- Do zaręczyn dojdzie na dniach - wyznał w rozmowie z "Super Expressem" Robert Stockinger. Aby uniknąć wpadki i żeby pierścionek leżał idealnie, para postanowiła poszukać go razem. W jednym z centrów handlowych w Warszawie długo wybierali ten idealny.
- Już wcześniej rozmawialiśmy o zaręczynach. Teraz mam nadzieję, że Ola nie zmieni decyzji i powie "tak" - wyznał Robert.
Para poznała się dzięki ojcu Roberta, Tomaszowi Stockingerowi (54 l.), pół roku temu. Senior rodu oraz Ola byli gwiazdami czwartej edycji show "Jak Oni śpiewają". Robert w studiu cały czas kibicował ojcu.

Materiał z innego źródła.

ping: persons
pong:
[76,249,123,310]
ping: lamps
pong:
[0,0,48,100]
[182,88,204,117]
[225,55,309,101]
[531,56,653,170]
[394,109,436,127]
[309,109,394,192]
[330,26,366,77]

Wtedy też w oko wpadła mu Ola. Aktorka tak była zauroczona przystojnym mężczyzną, że zerwała nawet ze swoim chłopakiem, Maciejem.
Teraz zakochani pomimo młodego wieku planują wspólną przyszłość.
- Kiedy ślub? Może za rok, wszystko zależy od tego, czy Ola powie "tak" - zdradza Robert. - Czy nie za wcześnie na taką decyzję? Raczej nie. Jakby było za wcześnie, to byśmy się nie zaręczali, nie podjęlibyśmy takiej decyzji - dodaje.
Miłość obojga rozwijała się w błyskawicznym tempie. Robert wspierał Olę w trudnych chwilach podczas jej matury i pracy na planie seriali "Rodzina zastępcza" i "Teraz albo nigdy". A teraz chce paść na kolana i prosić o rękę.